* Stated exercise
Render as a JSON list of strings every line from the one containing "In this picture before us, out of" through the end of the records, both included, one string per line with blank lines omitted. Leave the pictures out of the list.
## Begin Records for this exercise
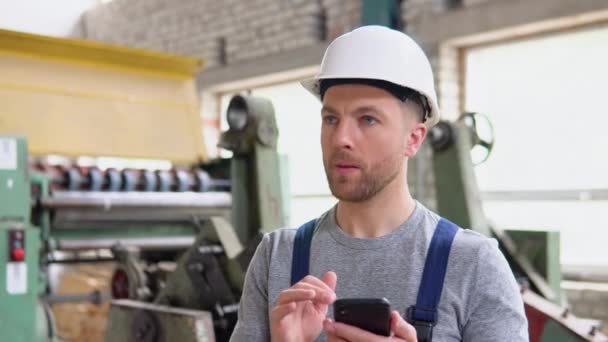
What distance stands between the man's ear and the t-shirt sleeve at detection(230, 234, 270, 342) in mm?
302

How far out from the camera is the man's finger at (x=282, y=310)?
3.86 feet

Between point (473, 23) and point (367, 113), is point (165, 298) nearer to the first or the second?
point (367, 113)

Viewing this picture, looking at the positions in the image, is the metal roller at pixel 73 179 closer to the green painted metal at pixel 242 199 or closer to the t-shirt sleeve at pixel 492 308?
the green painted metal at pixel 242 199

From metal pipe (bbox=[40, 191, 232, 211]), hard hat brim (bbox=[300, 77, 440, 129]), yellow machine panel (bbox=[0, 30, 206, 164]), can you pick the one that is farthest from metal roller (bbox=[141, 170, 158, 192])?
hard hat brim (bbox=[300, 77, 440, 129])

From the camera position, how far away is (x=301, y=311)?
1196 mm

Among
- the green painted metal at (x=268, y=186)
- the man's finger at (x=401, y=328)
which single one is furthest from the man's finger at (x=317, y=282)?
the green painted metal at (x=268, y=186)

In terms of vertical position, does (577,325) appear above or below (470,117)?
below

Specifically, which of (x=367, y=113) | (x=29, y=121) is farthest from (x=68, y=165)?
(x=367, y=113)

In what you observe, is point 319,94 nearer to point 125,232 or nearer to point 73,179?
point 73,179

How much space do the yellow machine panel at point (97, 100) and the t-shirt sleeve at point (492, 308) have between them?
3688 millimetres

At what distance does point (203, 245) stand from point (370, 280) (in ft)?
6.93

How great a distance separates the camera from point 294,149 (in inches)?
263

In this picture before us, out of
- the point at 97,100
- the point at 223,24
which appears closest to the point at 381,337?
the point at 97,100

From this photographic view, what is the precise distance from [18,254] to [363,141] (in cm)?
256
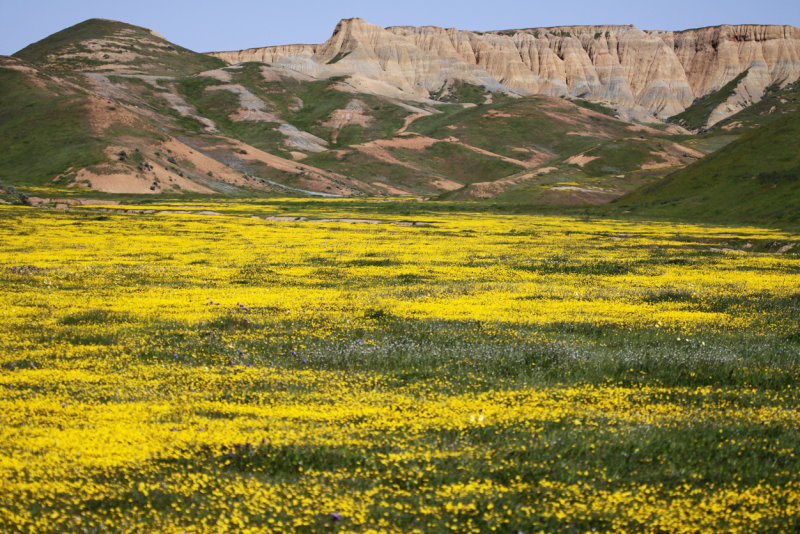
## End Records for this exercise
* Exercise response
[
  "In this picture before us, out of",
  "- the point at 97,100",
  "- the point at 223,24",
  "which appears closest to the point at 381,337?",
  "the point at 97,100",
  "From this photographic view, what is the precise distance from [18,254] to [363,141] (in cm)?",
  "256"
]